Back to March 3 in Arkansas.
The explicit independent was Adam Watson of Branch, who lost his state Senate District 26 race, 69% to 31%, to Republican businessman and now state Sen. Brad Simon, R-Paris.
Before the campaign, Watson had been a leading opponent of Gov. Sarah Huckabee Sanders’ proposed 3,000-bed prison in Franklin County. There is widespread opposition to the prison there. But that wasn’t enough to help him win.
His campaign ran into some tough realities. First, voters really do look at party labels. Many probably didn’t know much about Watson but do know they lean Republican. Furthermore, Simon was a good candidate who also strongly opposed the prison, depriving Watson of that issue. He’s also from a bigger community and was raised in the district. Watson is a relative newcomer.
Finally, Franklin County residents may not be as fired up about the prison as one might think. Turnout in the special election was 24.29%, almost exactly the 24.25% that turned out statewide.
In contrast, the functional independent running in the adjacent Senate District 28, Sen. Bryan King, R-Green Forest, won the Republican primary with almost 60% of the vote against Bobby Ballinger.

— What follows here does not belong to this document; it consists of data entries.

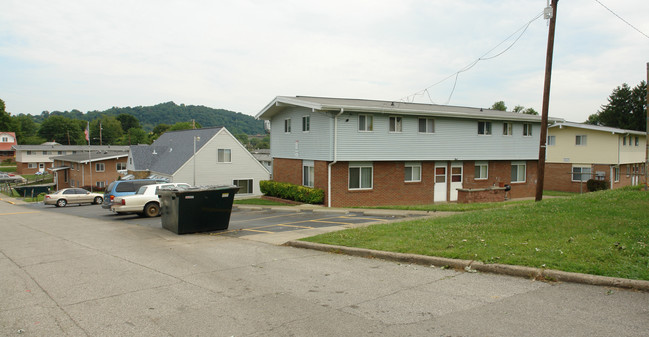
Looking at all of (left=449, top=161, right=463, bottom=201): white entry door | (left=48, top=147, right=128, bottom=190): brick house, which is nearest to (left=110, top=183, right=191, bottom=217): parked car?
(left=449, top=161, right=463, bottom=201): white entry door

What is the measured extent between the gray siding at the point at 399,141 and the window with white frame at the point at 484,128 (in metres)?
0.28

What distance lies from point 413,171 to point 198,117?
13053 centimetres

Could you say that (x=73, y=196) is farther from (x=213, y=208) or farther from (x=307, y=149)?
(x=213, y=208)

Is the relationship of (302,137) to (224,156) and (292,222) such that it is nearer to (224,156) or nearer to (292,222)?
(292,222)

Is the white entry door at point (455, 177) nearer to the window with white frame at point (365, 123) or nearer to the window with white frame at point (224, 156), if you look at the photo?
the window with white frame at point (365, 123)

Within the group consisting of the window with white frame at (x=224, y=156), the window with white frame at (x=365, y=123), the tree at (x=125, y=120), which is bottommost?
the window with white frame at (x=224, y=156)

King won easily despite the fact that Ballinger was a strong candidate supported by Sanders and other Republican Party leaders. Ballinger’s dad was a former state senator who defeated King in 2018 and then lost to him in 2022.
I don’t know how much King’s constituents know about him. State senators are not celebrities. Many voters looking at the ballot might only have known that he is a Republican and an incumbent. In Arkansas, incumbents rarely lose.
Those who do follow Arkansas state politics would know that King often goes against his own party. He is not afraid to strongly criticize the governor, her appointees, and his own Senate leadership. He does not go along to get along.
The other side of the coin is that, with his combative style, he doesn’t pass many bills. In fact, he successfully sponsored only one in the last two legislative sessions. He believes it’s more important to stop bad bills.
Whatever the election’s explanations, King, the independent Republican, won. Watson, the independent independent, lost, as independent independents almost always do.
One possible conclusion is that voters aren’t just looking at these labels to determine what a candidate is. It’s more that they are looking for what a candidate is not. And that would be … not a member of the party they don’t support.
King’s “R” by his name tells voters in his mostly rural, conservative district that he aligns with the Republican Party to some degree, but more importantly to them, that he’s not a Democrat.
A candidate having an “I” beside his name wouldn’t quite give those voters that same assurance, no matter his stances on the issues. They might reason that if he were actually a conservative, he would call himself a Republican. They might suspect he was a Democrat in disguise.
The same dynamic would work in reverse in a blue state where an independent might try to run against a Democrat.
The biggest takeaway is that King has shown a politician can act independently. But politicians who want to win probably can’t call themselves independents.
I guess I’m the last one to figure that out. It wouldn’t be the first time.